U.S. to deny diplomatic visas for same-sex partners of diplomats and UN officials. Photo: Google
Washington, October 4 (RHC)-- The Donald Trump administration has introduced new visa regulations in the U.S. which deny visas to same-sex domestic partners of foreign diplomats and United Nations employees. It also requires same-sex couples already in the U.S. on a diplomatic visa to get married and show proof of marriage by December 31st or they will have to leave the country within 30 days.
“The Department of State will not issue a G-4 visa for same-sex domestic partners,” the U.N. human resources chief explained in a note distributed to staff last month. “As of 1 October 2018, same-sex domestic partners … seeking to join newly-arrived U.N. officials must provide proof of marriage to eligible for a G-4 visa or to seek a change in such status.” G-4 visas are granted to employees of international organizations and their immediate families.
The U.S. mission to the United Nations portrayed the decision as an effort to match its international visa practices with current U.S. policies. “Same-sex spouses of U.S. diplomats now enjoy the same rights and benefits as opposite-sex spouses,” the U.S. mission wrote in a July 12 note to U.N.-based delegations. “Consistent with [State] Department policy, partners accompanying members of permanent missions or seeking to join the same must generally be married in order to be eligible” for a diplomatic visa.
The White House decision met with wide criticisms from various groups.
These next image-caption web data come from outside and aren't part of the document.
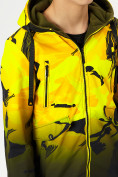 Купить Куртка двусторонняя для мальчика желтого цвета 221J, фото 11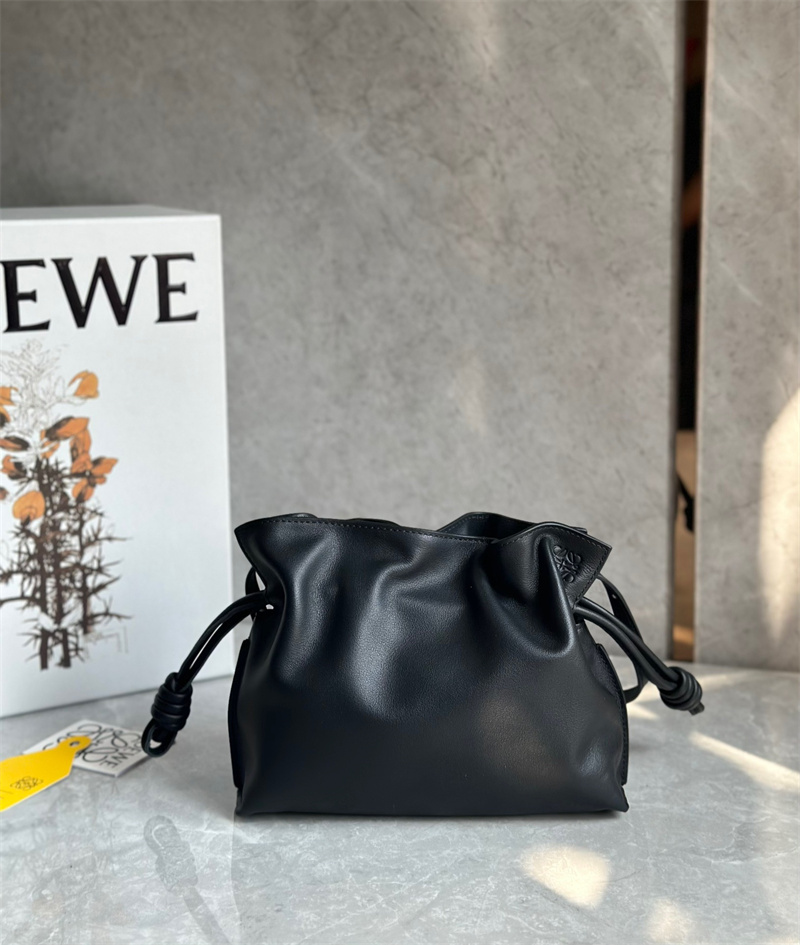 LOEWE ロエベ フラメンコクラッチ ミニ (ナパカーフ) Flamenco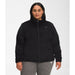 Black Women's Plus Osito Jacket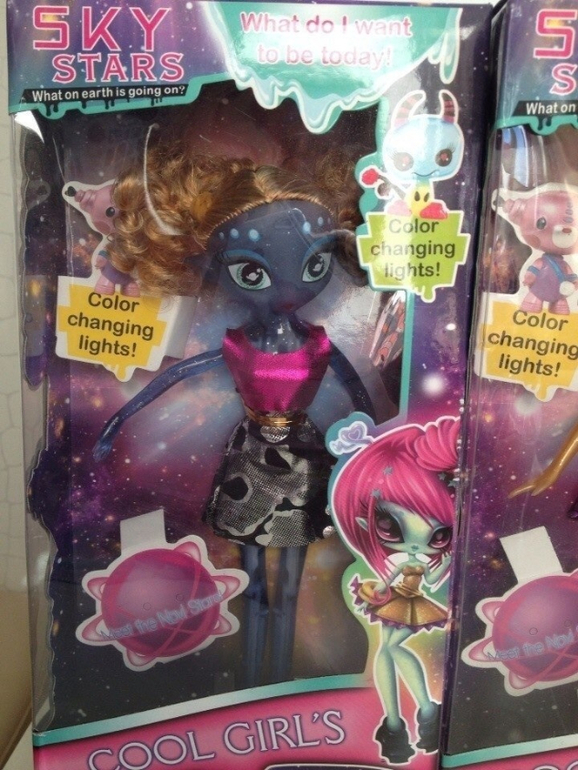 Игрушки разные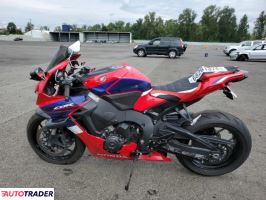 Honda CBR 2022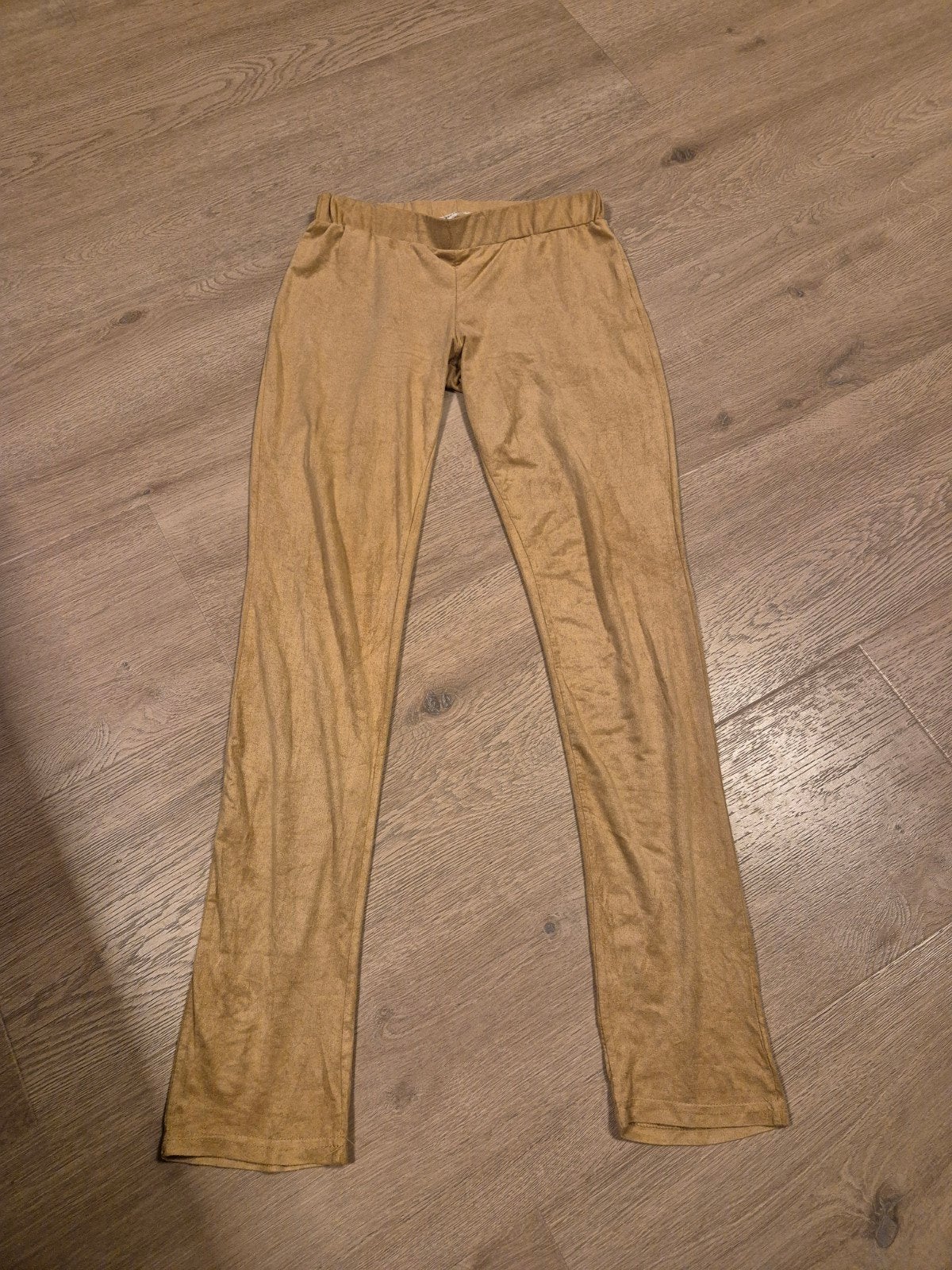 Legging maat L, Kleding | Dames, Leggings, Maillots en Panty's, Legging, Beige, Maat 40/42 (M), Ophalen of Verzenden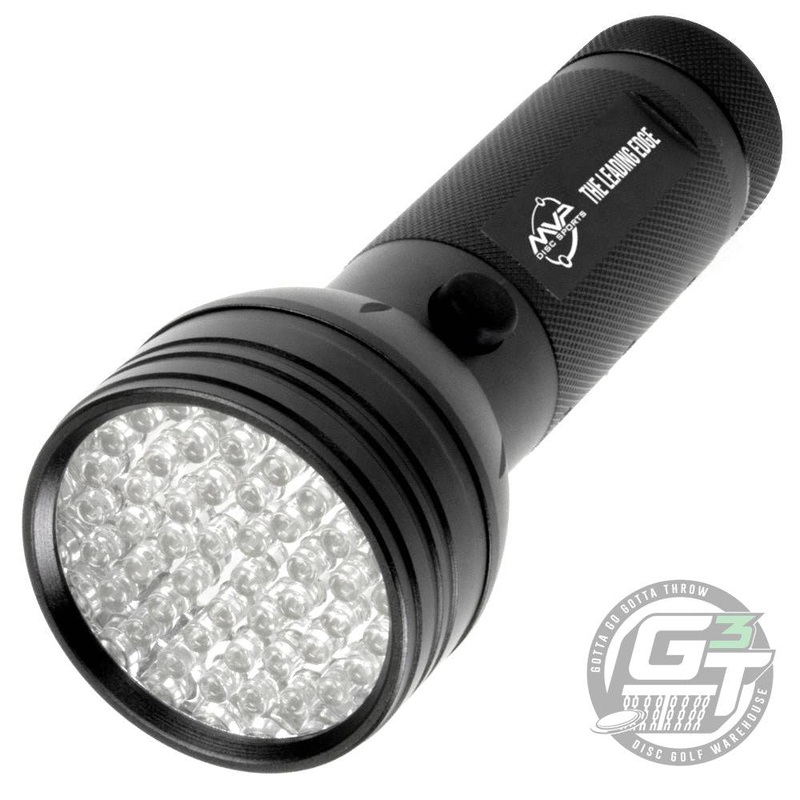 MVP Disc Sports Large 51 LED UV Flashlight Glow Disc Charging Light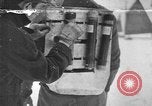 Image of rocket propelled ice skater stunt United States USA, 1920, second 1 stock footage video 65675042057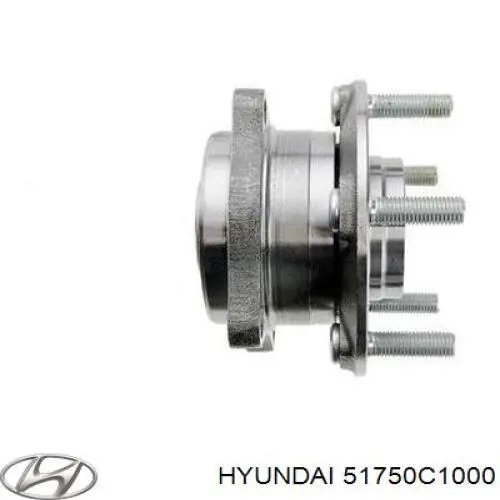 Ступица (передняя) Hyundai/Kia 51750C1000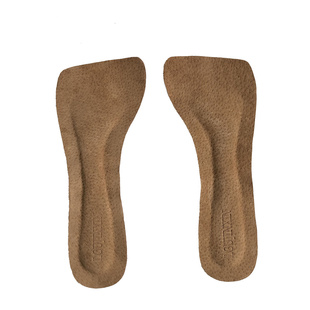 夏秋季女猪皮真皮凉鞋吸汗七分垫中空可粘贴女鱼嘴高跟防滑调码鞋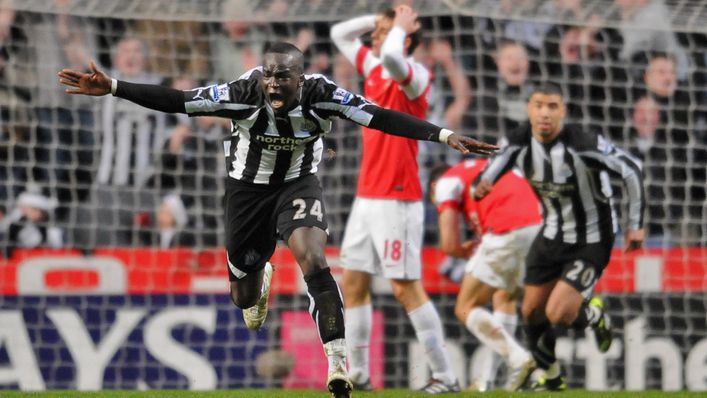Newcastle completed one of the greatest comebacks against Arsenal in 2011
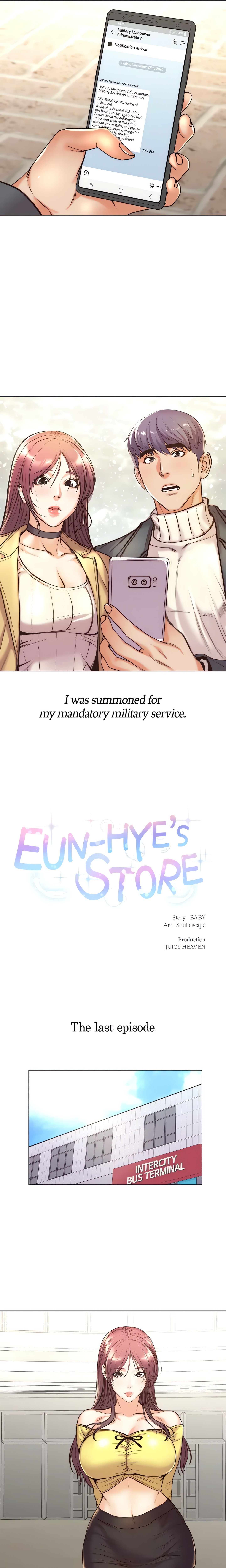 Eun-Hye’s Store (Official) chapter 89 page 8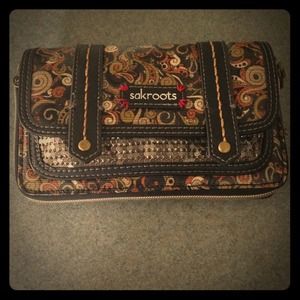 Sakroots wallet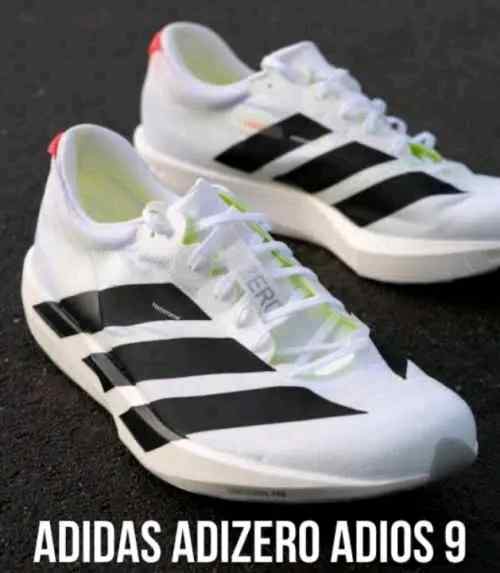ADIi_ DASS Adizero Adios Pro 9 White red 9 White red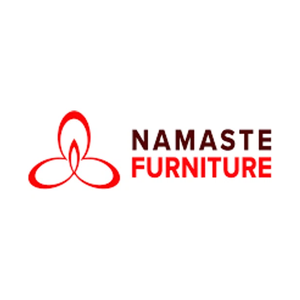 namastefurniture brand logo for namastefurniture.com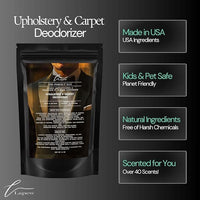 The Perfect Man Carpet Freshener Powder: Powerful Odor Eliminator for Home, Upholstery Deodorizer, Carpet Deodorizer, Pet Urine, Cat Litter Box - The Perfect Man Fragrance.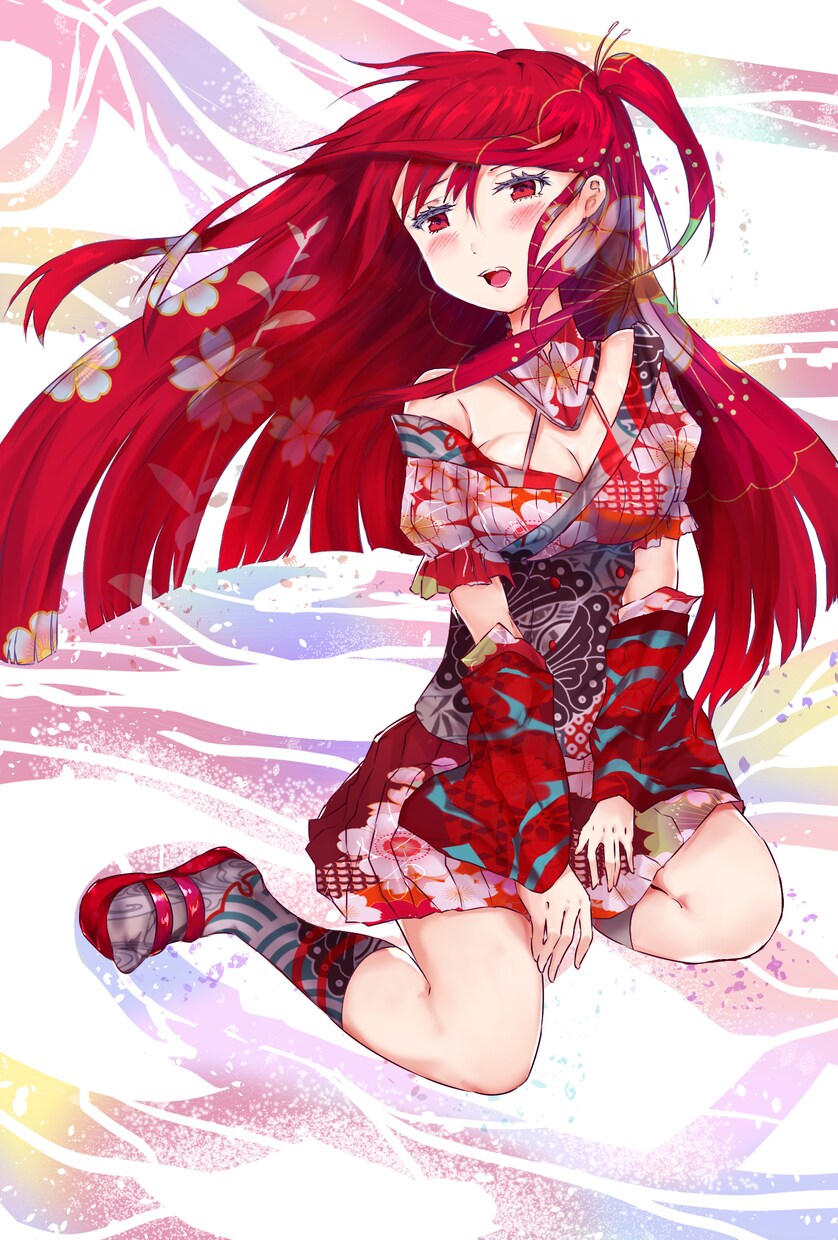 ご希望のイラストお描きします キャラクター、動画用、表紙、MV、Vtuber、ゲームなど イメージ2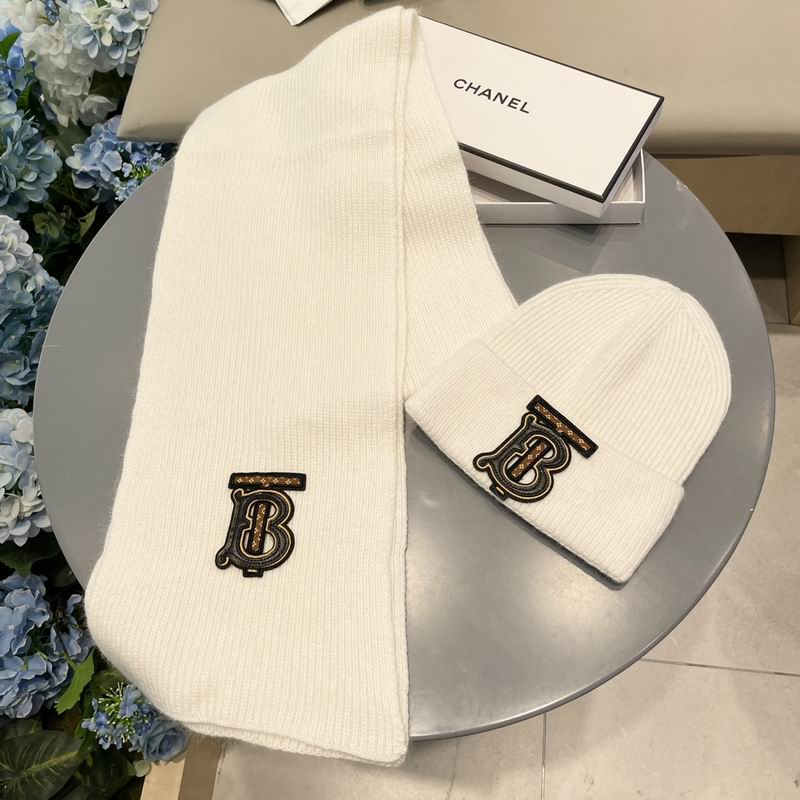 Burberry Scarf hat (292)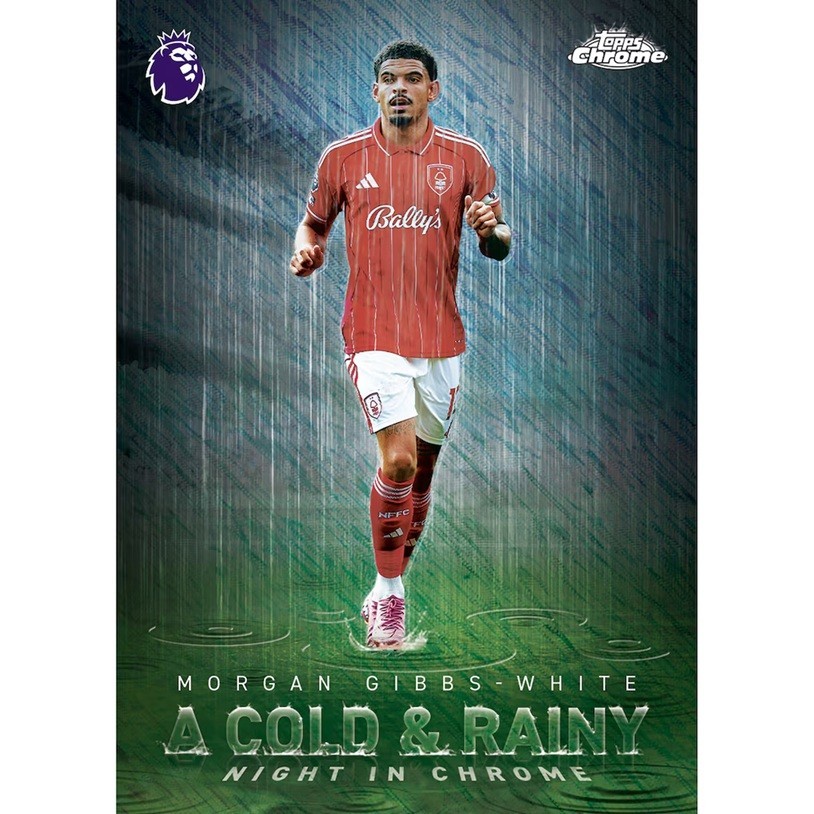 (LOT OF 5) 2026 Topps Premier League Chrome Value Box Factory Sealed PACK 5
Observers say this will increase hurdles on foreign couples from countries that criminalize same-sex marriages. Also, if the couples who are presently living in the U.S. have to go to a country where same-sex marriage is illegal, it might pose an undue danger to their lives.
Samantha Power, a former U.S. ambassador to the United Nations, denounced the new policy on Twitter as “needlessly cruel and bigoted.” The UN-GLOBE, advocates for LGBT equality in the U.N. termed this decision as “an unfortunate change in rules. Couples already inside of the United States could go to city hall and get married. But they could potentially be exposed to prosecution if they return to a country that criminalizes homosexuality or same-sex marriages."
"The U.S. government should recognize, as it had for almost nine years until today, that requiring a marriage as proof of bona fide partnership is a bad and cruel policy, one that replicates the terrible discrimination many LGBT people face in their own countries, and should be immediately reversed,” wrote Akshaya Kumar, the Deputy U.N. Director of Human Rights Watch.
According to the International Lesbian, Gay, Bisexual, Trans and Intersex Association (ILGA), currently, 71 countries criminalize same-sex relations. At present, there are 10 U.N. employees in the U.S. who would need to get married for their partners to be allowed to stay in the country.